§ Selected excerpt
# # # #

Here is our clue. The study of what is near at hand and familiar-the
study of American civilization, for example,-is an easy door. But it must
be, not a door into a dull miscellany and lumber-room,but a door opening
outward upon the universe of human endeavor and natural process.
Such a door opening outward upon freedom is what I conceive a liberal
education to be. This is true to the etymology of the phrase: liberal educa-
tion is the education worthy of a free man. More than that, it is the educa-
tion by which a man achieves freedom. But what can achieving freedom
possibly mean except liberation from some form or other of slavery? To
make himself truly free, a man must break the intellectual chains that
keep him a serf by binding him to his parish,by binding him to his narrow
workaday tasks, by binding him to accept the authority of those placed
over him in matters temporal and spiritual. A liberal education frees a man
by enlarging and disciplining his powers. 'He is no longer bound to his
parish, because education makes him spiritually a citizen of all places and
all times. His workaday tasks no longer subdue his mind to their narrow
demands, for he is large enough to cope with them and with the great
intellectual tasks of a free man as well. He is no longer obliged to accept
blindly the authority of those above him, for they are above him no longer.

# # # #

[Raw records]
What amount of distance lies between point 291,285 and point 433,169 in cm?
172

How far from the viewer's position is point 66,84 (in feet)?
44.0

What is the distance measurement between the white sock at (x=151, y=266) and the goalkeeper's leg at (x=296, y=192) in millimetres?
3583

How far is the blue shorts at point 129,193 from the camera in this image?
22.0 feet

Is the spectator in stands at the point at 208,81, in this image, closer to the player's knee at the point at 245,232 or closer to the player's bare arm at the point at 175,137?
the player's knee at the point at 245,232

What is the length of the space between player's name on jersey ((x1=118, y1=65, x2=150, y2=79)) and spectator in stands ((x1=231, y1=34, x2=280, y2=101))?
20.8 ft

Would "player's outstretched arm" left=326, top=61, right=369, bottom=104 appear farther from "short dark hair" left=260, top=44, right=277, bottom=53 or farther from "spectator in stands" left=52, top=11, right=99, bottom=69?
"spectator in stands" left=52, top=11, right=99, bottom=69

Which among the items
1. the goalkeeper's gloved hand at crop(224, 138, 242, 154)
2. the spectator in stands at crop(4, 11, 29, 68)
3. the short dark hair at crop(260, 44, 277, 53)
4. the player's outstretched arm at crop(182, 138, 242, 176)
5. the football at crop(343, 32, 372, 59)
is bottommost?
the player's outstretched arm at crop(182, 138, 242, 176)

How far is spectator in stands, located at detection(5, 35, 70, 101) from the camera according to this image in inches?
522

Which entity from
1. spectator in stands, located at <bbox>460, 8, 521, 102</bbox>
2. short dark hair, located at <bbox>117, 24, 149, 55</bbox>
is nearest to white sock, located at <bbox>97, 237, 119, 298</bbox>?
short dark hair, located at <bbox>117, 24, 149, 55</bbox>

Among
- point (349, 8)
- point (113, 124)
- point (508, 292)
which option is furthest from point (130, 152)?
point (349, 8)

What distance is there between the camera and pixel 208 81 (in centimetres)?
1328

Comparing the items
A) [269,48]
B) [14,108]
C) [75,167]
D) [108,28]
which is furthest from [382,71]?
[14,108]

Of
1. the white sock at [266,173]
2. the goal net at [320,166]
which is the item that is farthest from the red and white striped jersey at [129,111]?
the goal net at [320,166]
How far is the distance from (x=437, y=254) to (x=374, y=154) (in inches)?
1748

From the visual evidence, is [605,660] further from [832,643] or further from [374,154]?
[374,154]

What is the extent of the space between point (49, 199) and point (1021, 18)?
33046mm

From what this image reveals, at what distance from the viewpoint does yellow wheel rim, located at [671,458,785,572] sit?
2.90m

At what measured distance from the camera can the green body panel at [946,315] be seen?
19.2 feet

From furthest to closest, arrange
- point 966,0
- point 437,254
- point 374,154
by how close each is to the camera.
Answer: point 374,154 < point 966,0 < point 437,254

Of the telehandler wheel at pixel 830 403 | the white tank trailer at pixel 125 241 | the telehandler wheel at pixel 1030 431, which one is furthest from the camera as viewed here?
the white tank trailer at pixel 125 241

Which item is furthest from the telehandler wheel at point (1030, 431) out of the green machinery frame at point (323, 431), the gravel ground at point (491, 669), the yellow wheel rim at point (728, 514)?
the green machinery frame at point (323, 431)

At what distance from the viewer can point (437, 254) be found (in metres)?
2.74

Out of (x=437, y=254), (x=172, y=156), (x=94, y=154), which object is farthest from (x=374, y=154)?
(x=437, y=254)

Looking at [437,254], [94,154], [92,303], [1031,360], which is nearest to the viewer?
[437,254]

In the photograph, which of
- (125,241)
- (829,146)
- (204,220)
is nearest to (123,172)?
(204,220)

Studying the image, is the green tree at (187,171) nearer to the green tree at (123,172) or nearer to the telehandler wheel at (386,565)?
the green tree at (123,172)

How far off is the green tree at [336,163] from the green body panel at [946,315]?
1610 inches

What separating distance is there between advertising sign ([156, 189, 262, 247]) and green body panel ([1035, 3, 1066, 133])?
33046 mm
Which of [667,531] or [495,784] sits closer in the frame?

# # # #

§ Short problem A
According to the passage on liberal education, a man must break intellectual chains that keep him a serf by binding him in several ways. List each way the text names.
§ Short problem B
Carry on the passage about liberal education, beginning right after its final sentence.

§ Final answer A
- By binding him to his parish
- By binding him to his narrow workaday tasks
- By binding him to accept the authority of those placed over him in matters temporal and spiritual

§ Final answer B
In the things of the mind he is their peer, and he can decide for himself,
on as good grounds as they, the great human issues that confront him.
Thereby he is entitled to be the citizen of a free state, participating in its
highest decisions, and obeying no political mandates save those that derive
their ultimate sanction from his own consent.
Can the study of American civilization constitute such a liberating and
liberal education? I believe that it can. But I do not believe that it will do
so unless it deliberately makes the attempt. To defend American studies
indiscriminately is to betray them. What we must do, in these days of
danger, is to define the characteristicsthat alone can render such programs
defensible.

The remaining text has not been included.